_Goal:_ List every line in the rows below that contains the string "evenodd", copying each one in full.

** begin Records **

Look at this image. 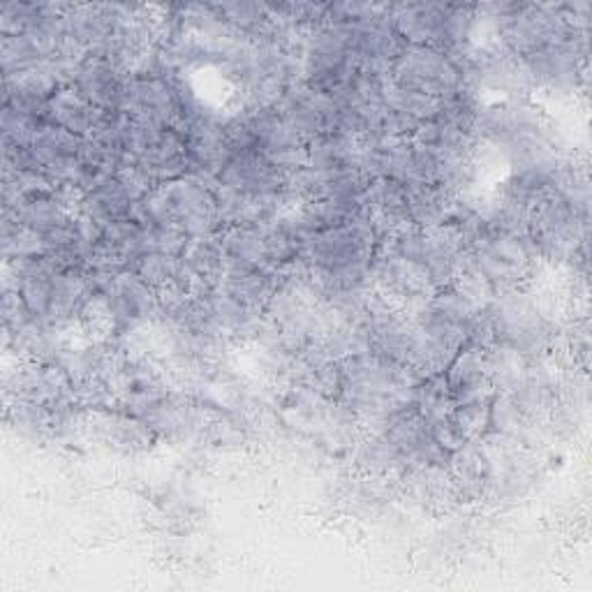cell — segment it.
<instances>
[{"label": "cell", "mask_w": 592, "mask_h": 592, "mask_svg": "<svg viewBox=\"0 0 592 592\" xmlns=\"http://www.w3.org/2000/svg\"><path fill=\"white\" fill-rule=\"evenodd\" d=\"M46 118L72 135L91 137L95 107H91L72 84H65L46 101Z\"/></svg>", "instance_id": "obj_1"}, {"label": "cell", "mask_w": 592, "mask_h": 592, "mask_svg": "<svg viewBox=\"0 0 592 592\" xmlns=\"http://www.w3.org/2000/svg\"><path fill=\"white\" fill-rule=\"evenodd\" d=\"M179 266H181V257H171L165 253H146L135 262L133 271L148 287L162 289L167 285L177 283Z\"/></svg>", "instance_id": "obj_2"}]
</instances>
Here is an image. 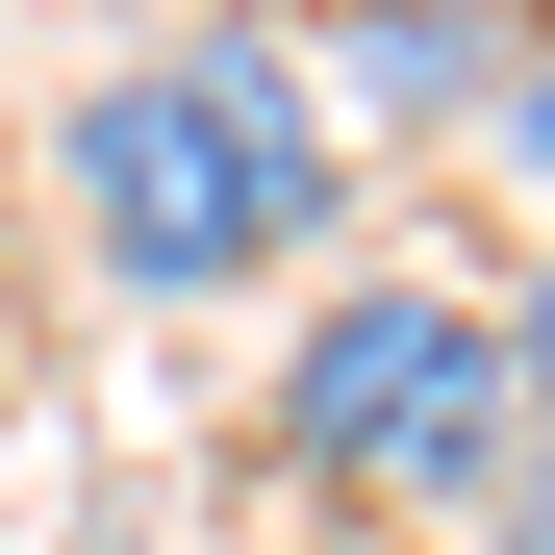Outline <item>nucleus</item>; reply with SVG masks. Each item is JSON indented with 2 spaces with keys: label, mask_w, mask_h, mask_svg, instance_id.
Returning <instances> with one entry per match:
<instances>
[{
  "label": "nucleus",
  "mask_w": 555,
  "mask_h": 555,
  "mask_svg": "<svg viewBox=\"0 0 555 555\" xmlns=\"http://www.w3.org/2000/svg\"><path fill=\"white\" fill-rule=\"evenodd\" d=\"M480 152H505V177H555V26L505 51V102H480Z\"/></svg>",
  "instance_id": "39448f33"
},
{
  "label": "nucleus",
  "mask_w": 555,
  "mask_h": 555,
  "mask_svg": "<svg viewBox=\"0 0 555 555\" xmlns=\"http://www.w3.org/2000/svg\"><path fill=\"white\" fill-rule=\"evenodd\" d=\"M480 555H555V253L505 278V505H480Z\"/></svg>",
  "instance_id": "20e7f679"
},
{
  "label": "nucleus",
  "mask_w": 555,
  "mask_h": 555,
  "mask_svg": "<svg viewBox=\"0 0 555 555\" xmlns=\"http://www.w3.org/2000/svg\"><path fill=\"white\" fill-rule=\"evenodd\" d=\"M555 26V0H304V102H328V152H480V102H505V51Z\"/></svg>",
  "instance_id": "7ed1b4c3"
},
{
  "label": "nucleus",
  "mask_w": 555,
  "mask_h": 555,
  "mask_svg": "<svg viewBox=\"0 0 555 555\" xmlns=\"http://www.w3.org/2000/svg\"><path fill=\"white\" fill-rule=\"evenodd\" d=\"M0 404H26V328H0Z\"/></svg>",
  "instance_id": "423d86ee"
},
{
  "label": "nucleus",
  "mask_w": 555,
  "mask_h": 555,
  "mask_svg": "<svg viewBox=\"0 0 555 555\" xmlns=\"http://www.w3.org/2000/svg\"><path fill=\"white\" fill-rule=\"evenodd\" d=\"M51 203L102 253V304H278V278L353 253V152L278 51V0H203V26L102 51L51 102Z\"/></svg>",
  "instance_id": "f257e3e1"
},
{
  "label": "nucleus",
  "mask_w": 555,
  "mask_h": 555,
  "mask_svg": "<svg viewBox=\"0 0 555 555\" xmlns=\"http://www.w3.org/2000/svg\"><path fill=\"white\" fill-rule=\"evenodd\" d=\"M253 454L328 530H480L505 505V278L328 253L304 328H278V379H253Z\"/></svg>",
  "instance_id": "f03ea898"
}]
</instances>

** end Records **

_Exercise solution:_
[{"label": "cell", "mask_w": 592, "mask_h": 592, "mask_svg": "<svg viewBox=\"0 0 592 592\" xmlns=\"http://www.w3.org/2000/svg\"><path fill=\"white\" fill-rule=\"evenodd\" d=\"M46 118L72 135L91 137L95 107H91L72 84H65L46 101Z\"/></svg>", "instance_id": "obj_1"}, {"label": "cell", "mask_w": 592, "mask_h": 592, "mask_svg": "<svg viewBox=\"0 0 592 592\" xmlns=\"http://www.w3.org/2000/svg\"><path fill=\"white\" fill-rule=\"evenodd\" d=\"M179 266H181V257H171L165 253H146L135 262L133 271L148 287L162 289L167 285L177 283Z\"/></svg>", "instance_id": "obj_2"}]
  "mask_svg": "<svg viewBox=\"0 0 555 555\" xmlns=\"http://www.w3.org/2000/svg\"><path fill=\"white\" fill-rule=\"evenodd\" d=\"M480 152H505V177H555V26L505 51V102H480Z\"/></svg>",
  "mask_svg": "<svg viewBox=\"0 0 555 555\" xmlns=\"http://www.w3.org/2000/svg\"><path fill=\"white\" fill-rule=\"evenodd\" d=\"M480 555H555V253L505 278V505H480Z\"/></svg>",
  "mask_svg": "<svg viewBox=\"0 0 555 555\" xmlns=\"http://www.w3.org/2000/svg\"><path fill=\"white\" fill-rule=\"evenodd\" d=\"M555 26V0H304V102H328V152H480V102H505V51Z\"/></svg>",
  "mask_svg": "<svg viewBox=\"0 0 555 555\" xmlns=\"http://www.w3.org/2000/svg\"><path fill=\"white\" fill-rule=\"evenodd\" d=\"M0 404H26V328H0Z\"/></svg>",
  "mask_svg": "<svg viewBox=\"0 0 555 555\" xmlns=\"http://www.w3.org/2000/svg\"><path fill=\"white\" fill-rule=\"evenodd\" d=\"M51 203L102 253V304H278V278L353 253V152L278 51V0H203V26L102 51L51 102Z\"/></svg>",
  "mask_svg": "<svg viewBox=\"0 0 555 555\" xmlns=\"http://www.w3.org/2000/svg\"><path fill=\"white\" fill-rule=\"evenodd\" d=\"M253 454L328 530H480L505 505V278L328 253L304 328H278V379H253Z\"/></svg>",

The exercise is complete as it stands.